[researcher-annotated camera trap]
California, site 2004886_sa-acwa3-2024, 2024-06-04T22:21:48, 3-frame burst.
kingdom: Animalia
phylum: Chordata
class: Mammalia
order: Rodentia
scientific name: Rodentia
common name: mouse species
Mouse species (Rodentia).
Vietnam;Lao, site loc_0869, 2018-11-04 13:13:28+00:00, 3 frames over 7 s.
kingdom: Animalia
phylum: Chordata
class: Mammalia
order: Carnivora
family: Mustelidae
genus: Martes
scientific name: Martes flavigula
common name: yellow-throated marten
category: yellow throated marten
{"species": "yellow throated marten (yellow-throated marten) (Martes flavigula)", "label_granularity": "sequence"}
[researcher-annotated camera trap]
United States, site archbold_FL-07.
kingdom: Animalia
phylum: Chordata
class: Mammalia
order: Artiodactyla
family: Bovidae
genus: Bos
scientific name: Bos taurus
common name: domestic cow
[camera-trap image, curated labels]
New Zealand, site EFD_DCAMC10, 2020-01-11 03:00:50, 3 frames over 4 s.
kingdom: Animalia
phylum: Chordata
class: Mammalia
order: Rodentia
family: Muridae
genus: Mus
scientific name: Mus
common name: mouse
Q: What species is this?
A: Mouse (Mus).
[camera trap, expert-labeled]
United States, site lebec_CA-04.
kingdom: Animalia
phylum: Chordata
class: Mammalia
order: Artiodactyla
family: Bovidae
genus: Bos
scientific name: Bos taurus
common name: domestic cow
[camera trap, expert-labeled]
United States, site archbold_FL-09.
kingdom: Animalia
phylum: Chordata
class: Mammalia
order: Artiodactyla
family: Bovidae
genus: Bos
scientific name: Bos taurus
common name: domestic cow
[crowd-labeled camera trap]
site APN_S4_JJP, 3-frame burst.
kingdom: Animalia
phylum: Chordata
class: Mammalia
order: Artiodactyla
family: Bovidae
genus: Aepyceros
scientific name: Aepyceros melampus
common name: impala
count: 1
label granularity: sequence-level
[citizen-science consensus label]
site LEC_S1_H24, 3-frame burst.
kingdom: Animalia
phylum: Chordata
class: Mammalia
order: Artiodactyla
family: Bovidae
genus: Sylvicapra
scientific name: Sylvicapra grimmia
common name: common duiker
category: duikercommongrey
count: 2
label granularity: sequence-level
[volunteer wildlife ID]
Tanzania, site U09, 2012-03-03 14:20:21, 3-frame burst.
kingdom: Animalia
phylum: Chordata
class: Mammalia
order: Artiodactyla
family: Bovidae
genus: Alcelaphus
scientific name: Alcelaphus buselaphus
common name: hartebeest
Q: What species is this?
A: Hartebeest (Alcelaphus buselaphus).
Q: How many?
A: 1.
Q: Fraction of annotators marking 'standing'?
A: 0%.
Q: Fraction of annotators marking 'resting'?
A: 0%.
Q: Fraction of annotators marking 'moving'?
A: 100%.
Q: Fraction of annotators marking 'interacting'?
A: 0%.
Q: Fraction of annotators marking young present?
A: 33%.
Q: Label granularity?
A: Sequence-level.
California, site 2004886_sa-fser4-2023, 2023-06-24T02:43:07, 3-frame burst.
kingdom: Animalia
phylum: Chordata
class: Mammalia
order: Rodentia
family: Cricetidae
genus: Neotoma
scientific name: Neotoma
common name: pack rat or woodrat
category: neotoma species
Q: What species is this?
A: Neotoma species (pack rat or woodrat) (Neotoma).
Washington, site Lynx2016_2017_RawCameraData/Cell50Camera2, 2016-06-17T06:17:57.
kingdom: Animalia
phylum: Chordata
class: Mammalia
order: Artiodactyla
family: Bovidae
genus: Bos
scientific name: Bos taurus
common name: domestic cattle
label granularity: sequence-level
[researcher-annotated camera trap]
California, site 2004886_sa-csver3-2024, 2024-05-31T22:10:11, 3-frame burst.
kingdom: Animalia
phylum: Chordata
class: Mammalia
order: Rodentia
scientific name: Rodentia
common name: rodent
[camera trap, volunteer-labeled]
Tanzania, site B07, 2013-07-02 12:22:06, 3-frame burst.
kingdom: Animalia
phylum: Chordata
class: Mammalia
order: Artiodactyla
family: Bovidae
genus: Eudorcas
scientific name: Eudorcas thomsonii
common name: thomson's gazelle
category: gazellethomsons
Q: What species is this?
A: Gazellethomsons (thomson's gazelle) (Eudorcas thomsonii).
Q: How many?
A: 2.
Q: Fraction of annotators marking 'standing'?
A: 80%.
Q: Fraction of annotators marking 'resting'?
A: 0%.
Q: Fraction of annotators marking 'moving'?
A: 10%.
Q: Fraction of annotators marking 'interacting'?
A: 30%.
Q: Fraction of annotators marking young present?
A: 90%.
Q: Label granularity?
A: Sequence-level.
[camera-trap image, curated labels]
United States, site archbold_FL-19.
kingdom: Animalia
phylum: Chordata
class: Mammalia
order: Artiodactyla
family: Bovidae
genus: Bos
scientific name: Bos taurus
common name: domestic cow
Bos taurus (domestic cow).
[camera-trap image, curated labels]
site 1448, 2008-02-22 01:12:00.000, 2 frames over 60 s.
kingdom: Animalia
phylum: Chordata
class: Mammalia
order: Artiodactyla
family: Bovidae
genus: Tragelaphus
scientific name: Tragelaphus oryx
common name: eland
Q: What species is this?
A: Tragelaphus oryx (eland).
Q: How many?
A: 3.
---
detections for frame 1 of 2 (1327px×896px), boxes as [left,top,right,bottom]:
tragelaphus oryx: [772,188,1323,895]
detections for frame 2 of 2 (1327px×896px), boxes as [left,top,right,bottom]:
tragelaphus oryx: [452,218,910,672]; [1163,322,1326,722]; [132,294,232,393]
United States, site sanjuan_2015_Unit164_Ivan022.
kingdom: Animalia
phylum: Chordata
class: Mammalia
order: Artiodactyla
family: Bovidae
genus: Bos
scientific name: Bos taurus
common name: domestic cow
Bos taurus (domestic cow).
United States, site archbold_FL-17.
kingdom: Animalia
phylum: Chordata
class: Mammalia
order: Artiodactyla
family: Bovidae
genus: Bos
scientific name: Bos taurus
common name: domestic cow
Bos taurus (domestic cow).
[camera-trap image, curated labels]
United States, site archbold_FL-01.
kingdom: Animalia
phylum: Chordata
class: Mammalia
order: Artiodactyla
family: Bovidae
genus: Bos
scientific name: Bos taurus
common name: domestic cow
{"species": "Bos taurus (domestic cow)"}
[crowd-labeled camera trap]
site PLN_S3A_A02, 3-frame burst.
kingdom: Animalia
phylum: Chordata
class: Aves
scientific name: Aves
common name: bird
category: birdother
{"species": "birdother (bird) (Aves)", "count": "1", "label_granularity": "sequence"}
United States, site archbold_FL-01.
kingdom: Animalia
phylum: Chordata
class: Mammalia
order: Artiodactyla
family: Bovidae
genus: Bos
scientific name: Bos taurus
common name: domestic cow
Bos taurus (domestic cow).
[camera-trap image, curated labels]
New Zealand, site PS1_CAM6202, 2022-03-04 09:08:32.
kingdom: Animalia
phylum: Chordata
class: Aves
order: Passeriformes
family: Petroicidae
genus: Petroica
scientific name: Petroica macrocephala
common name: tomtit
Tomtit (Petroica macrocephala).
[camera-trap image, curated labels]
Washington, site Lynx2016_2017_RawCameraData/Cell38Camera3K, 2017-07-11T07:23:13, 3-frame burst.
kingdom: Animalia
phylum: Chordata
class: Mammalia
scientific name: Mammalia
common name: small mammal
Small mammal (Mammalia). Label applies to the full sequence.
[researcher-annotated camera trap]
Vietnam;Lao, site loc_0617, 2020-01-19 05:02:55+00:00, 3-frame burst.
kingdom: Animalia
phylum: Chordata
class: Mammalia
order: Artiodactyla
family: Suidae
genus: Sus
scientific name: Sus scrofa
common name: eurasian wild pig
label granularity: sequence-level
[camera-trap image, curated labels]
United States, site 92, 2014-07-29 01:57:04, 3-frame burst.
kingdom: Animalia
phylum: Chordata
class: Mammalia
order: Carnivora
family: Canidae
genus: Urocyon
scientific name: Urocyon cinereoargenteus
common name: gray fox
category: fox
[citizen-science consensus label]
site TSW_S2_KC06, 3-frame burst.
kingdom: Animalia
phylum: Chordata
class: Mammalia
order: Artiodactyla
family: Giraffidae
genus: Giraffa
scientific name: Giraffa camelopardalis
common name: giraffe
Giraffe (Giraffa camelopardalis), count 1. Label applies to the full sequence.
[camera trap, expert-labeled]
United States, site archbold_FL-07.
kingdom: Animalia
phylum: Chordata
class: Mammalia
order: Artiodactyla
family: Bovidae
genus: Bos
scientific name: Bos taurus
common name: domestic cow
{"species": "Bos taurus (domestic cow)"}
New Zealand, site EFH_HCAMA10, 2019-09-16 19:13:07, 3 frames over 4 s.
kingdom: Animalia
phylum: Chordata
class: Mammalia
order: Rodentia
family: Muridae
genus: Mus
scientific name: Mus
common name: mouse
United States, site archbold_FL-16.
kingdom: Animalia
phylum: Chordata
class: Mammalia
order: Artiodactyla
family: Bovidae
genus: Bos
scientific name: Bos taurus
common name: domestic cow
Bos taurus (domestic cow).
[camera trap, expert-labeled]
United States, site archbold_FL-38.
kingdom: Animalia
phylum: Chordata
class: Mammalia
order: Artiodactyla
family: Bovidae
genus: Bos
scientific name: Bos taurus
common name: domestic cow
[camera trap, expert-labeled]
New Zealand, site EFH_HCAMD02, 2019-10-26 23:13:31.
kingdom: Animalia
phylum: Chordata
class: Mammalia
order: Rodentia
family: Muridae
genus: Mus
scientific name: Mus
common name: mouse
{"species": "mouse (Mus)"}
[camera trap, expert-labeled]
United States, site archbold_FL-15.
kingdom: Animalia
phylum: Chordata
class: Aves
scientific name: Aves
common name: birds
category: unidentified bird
____
### BRIEF:
Only the lines from the beginning of the material through the line with "scientific name: Martes flavigula" should appear in the answer, each copied exactly.

### RESULT:
[researcher-annotated camera trap]
California, site 2004886_sa-acwa3-2024, 2024-06-04T22:21:48, 3-frame burst.
kingdom: Animalia
phylum: Chordata
class: Mammalia
order: Rodentia
scientific name: Rodentia
common name: mouse species
Mouse species (Rodentia).
Vietnam;Lao, site loc_0869, 2018-11-04 13:13:28+00:00, 3 frames over 7 s.
kingdom: Animalia
phylum: Chordata
class: Mammalia
order: Carnivora
family: Mustelidae
genus: Martes
scientific name: Martes flavigula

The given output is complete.